Seorang petani, dengan cangkul masih dibahu kirinya tanpa basa-basi menjejak lalu mendorong kuat tubuh lelaki itu dengan tumit kaki kanannya hingga membuat lelaki itu terpental dari atas si gadis, dan mengaduh meringis menahan sakit pada perut bagian kiri.

Si gadis terkejut tak karuan, segera memeluk kakinya sendiri sedangkan pakaiannya sebenarnya masih tertutup rapat.

Tak hanya sampai di situ saja, bahkan tau-tau si cewek tersebut mendapat t*mparan cukup keras di pipi kirinya, yang dilayangkan oleh salah satu petani yang memakai caping.

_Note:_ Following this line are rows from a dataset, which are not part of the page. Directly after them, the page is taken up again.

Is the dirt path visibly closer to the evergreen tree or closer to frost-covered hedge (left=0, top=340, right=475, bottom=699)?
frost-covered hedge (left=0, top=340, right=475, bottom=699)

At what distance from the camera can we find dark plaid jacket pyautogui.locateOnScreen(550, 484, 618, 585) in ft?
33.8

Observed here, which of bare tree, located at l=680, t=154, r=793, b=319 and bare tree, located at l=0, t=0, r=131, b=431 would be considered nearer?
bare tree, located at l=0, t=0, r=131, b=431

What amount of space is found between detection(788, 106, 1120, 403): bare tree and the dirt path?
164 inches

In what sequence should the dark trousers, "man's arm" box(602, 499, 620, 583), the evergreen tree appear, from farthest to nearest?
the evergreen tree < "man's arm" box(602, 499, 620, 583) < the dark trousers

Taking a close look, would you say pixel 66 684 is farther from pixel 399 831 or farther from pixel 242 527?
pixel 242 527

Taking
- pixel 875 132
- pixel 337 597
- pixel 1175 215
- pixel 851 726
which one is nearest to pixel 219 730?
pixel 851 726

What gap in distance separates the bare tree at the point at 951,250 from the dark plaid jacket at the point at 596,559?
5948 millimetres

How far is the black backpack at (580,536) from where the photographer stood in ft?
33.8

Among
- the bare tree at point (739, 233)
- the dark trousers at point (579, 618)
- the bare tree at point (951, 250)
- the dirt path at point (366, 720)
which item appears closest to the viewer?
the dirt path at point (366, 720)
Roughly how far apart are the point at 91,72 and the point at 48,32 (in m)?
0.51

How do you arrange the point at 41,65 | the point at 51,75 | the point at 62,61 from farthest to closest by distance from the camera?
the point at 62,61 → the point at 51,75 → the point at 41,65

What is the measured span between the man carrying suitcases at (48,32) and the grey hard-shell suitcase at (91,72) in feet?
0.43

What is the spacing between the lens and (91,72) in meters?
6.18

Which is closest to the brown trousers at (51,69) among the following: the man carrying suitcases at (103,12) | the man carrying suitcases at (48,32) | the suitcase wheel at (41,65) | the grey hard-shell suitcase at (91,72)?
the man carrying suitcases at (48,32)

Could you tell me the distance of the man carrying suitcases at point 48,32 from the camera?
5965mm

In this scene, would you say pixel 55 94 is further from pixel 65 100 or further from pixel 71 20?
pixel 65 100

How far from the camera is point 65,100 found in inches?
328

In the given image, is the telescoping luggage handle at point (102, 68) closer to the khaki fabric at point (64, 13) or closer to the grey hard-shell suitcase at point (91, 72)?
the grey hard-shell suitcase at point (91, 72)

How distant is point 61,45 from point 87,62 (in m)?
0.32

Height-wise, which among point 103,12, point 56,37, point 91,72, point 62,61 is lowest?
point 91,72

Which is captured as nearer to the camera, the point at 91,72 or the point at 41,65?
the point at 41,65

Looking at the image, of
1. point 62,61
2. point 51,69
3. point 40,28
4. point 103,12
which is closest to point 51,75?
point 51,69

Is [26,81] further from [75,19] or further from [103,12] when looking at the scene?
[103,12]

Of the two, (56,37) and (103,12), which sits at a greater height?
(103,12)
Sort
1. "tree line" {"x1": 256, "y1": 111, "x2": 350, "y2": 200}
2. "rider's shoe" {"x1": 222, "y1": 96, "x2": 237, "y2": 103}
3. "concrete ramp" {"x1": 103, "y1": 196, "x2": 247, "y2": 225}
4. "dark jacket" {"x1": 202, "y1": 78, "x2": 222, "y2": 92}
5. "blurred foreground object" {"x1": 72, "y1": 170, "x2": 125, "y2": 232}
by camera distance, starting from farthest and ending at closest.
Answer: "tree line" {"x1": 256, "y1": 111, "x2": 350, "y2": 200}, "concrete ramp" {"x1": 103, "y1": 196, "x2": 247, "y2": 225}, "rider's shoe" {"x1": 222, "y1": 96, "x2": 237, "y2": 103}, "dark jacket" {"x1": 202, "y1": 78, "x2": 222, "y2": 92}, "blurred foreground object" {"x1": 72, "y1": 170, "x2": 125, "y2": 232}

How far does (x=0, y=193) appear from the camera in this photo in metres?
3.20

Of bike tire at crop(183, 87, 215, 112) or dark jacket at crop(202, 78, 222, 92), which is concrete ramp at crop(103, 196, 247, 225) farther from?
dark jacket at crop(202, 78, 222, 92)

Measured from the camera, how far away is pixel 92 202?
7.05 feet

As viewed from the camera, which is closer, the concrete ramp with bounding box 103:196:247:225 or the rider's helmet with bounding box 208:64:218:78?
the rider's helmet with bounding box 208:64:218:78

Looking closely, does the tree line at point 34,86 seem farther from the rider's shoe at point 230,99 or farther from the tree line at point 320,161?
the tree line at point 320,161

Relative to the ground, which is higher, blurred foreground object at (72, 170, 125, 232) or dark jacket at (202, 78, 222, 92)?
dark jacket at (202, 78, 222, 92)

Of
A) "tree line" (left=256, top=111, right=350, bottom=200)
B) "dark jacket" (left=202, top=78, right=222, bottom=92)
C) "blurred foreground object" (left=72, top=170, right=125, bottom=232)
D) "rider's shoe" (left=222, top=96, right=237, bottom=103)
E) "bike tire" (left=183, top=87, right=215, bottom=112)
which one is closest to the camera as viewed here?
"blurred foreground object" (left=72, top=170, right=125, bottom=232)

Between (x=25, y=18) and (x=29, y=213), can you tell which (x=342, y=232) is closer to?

"Bocah Edyan, bisa bisanya mesum di tempat seperti ini, siapa kalian, dan tinggal dimana? bikin malu saja," tanya petani yang membawa arit.

"Maaf Pak, saya ... saya Dewa, rumah saya di daerah ngaglik Pak, maaf pak, ini tidak seperti yang bapak-bapak pikirkan, kami ... kami---" jawab si cowok yang kemudian di potong ucapannya oleh petani membawa cangkul.

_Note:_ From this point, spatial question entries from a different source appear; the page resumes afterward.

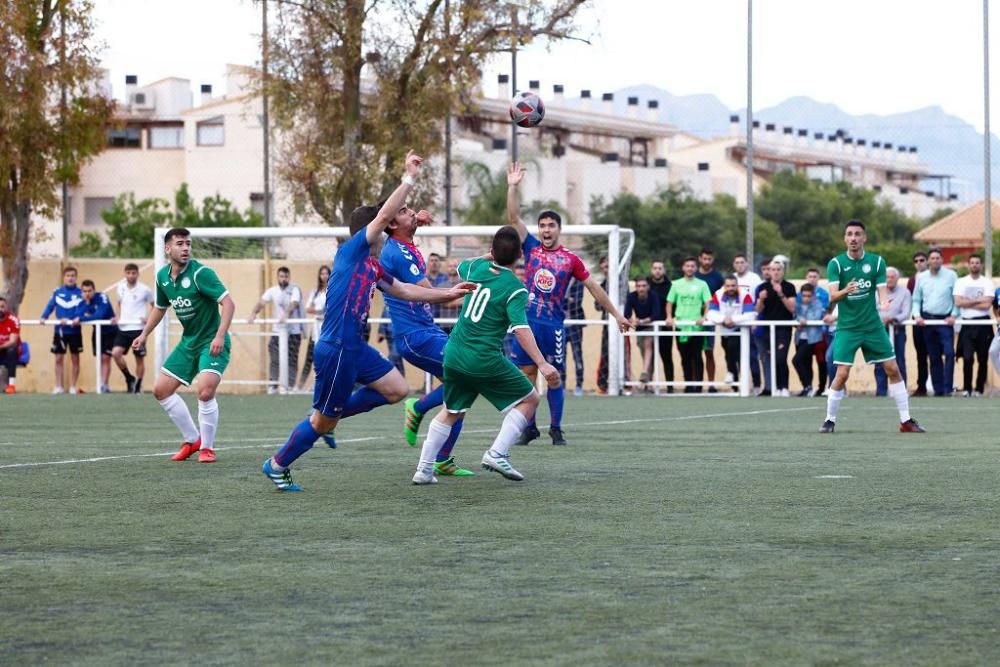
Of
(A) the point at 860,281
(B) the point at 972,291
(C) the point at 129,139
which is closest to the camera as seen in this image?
(A) the point at 860,281

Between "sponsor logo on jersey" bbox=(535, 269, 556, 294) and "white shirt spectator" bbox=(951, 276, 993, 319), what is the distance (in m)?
11.1

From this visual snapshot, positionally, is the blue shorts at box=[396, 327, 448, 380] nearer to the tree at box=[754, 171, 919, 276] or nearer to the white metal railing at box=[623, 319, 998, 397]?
the white metal railing at box=[623, 319, 998, 397]

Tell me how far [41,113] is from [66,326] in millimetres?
3479

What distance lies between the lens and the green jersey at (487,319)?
31.6ft

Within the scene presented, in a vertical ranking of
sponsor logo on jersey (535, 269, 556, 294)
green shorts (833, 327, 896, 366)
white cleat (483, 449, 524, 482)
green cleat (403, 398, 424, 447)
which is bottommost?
white cleat (483, 449, 524, 482)

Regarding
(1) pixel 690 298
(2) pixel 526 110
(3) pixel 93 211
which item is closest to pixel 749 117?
(1) pixel 690 298

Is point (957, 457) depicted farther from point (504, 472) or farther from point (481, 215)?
point (481, 215)

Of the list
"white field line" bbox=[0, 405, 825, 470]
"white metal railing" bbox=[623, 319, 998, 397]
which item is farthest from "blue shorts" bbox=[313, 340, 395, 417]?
"white metal railing" bbox=[623, 319, 998, 397]

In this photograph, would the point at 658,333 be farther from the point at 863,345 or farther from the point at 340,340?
the point at 340,340

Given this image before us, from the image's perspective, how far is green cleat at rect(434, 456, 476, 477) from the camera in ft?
34.2

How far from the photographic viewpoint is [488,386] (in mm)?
9711

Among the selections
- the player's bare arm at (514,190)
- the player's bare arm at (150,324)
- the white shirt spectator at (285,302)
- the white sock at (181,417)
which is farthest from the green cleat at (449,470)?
the white shirt spectator at (285,302)

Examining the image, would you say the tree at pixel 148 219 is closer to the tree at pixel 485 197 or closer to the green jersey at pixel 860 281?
the tree at pixel 485 197

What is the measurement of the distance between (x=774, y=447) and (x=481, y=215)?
41464 mm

Lelaki bernama Dewa itu berdiri, namun masih memegangi perut bagian kirinya akibat terkena benda tumpul saat di tendang tadi.

"Apa? Hem? nggak usah sok mencari alasan kalau hanya berbohong saja, dasar bocah gemblung." makinya lagi.

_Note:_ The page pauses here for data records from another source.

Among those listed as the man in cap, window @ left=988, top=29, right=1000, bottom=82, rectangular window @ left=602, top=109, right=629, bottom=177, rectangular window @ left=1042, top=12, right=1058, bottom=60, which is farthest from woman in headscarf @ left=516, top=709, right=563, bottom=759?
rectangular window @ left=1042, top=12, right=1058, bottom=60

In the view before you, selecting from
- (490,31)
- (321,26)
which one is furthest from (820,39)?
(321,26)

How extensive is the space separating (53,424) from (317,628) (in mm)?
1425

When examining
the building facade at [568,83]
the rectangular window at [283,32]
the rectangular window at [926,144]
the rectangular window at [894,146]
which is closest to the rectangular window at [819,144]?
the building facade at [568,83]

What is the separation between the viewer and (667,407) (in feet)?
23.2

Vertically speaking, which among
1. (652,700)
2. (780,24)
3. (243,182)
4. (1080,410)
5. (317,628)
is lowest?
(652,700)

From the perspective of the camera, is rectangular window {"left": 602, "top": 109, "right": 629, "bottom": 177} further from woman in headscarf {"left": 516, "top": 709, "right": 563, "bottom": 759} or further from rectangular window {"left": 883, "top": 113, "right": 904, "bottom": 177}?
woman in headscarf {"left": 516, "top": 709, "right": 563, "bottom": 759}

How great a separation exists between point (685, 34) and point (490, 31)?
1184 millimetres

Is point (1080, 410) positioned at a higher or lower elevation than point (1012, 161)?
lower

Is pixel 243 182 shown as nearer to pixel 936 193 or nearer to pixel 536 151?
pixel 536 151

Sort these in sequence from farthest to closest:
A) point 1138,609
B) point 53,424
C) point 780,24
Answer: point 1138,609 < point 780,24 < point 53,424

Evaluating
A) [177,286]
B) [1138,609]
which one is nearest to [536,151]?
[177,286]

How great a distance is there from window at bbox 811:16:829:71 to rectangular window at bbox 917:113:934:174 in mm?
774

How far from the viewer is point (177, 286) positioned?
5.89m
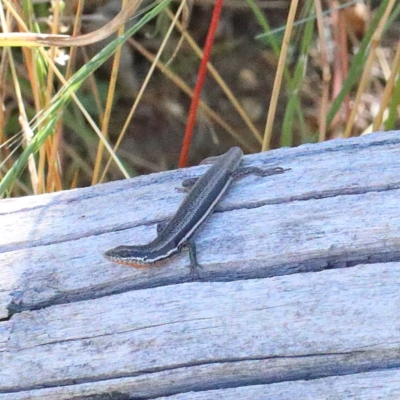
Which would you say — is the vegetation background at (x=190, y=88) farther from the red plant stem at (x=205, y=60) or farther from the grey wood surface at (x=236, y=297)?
the grey wood surface at (x=236, y=297)

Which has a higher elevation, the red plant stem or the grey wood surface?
the red plant stem

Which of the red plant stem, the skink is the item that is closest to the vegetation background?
the red plant stem

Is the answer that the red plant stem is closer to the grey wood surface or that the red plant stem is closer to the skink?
the skink

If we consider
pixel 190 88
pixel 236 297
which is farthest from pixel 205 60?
pixel 190 88

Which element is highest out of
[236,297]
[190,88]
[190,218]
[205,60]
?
[205,60]

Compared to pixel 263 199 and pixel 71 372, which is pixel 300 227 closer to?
pixel 263 199

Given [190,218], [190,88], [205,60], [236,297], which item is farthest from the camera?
[190,88]

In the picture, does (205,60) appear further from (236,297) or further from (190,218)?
(236,297)
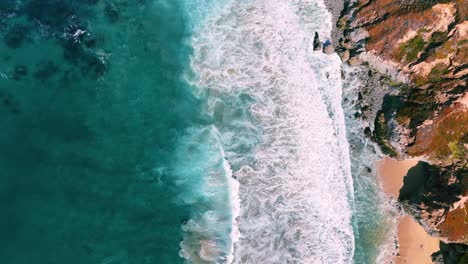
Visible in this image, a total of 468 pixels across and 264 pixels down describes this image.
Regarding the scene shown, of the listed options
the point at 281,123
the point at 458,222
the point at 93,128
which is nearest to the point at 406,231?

"Lha wong orang jauh, kok berani-beraninya mesum di desa orang, dasar anak nggak punya akhlak, nafsu saja di besarin.

"Dan kamu orang mana?" tunjuk petani yang memakai caping pada si cewek.

"Saya Gendhis pak, saya tinggal di Purwo." jawab gadis itu tertunduk ketakutan, jari-jari tangannya di genggamnya erat, pada bagian dadanya.

"Sudah ... sudah, ayo kita seret saja mereka ke Mbah Paino, kita beritau semua warga." berkata lagi petani yang membawa arit tadi, yang kemudian disetujui serempak oleh dua orang lainnya.

"Ayok!"

Seorang petani yang dikuasai amarah itu kemudian tanpa ampun mencengkeram jilbab Gendhis, dan memaksanya berdiri. Sigadis meringis dan mengerang menahan sakit. Dia ditarik paksa kejalan.

Sedangkan seorang petani lainnya menjambak rambut Dewa dan juga menariknya paksa mengukuti kedua petani lainnya didepannya.

Ketiga petani tersebut terus menerus mengumpat dan menghardik tak karuan, sembari terus berjalan membawa Dewa dan Gendhis di tengah hujan ke arah kampung, tepatnya menuju rumah Mbah Paino---Kepala padukuhan setempat.

Hujan mulai turun dengan reda saat mereka sampai di rumah Mbah Paino, ketiga petani itupun bergegas memanggil-manggil sang empunya rumah, mendengar keributan tersebut membuat sebagian warga keluar dan turut berkumpul di rumah sang Dukuh.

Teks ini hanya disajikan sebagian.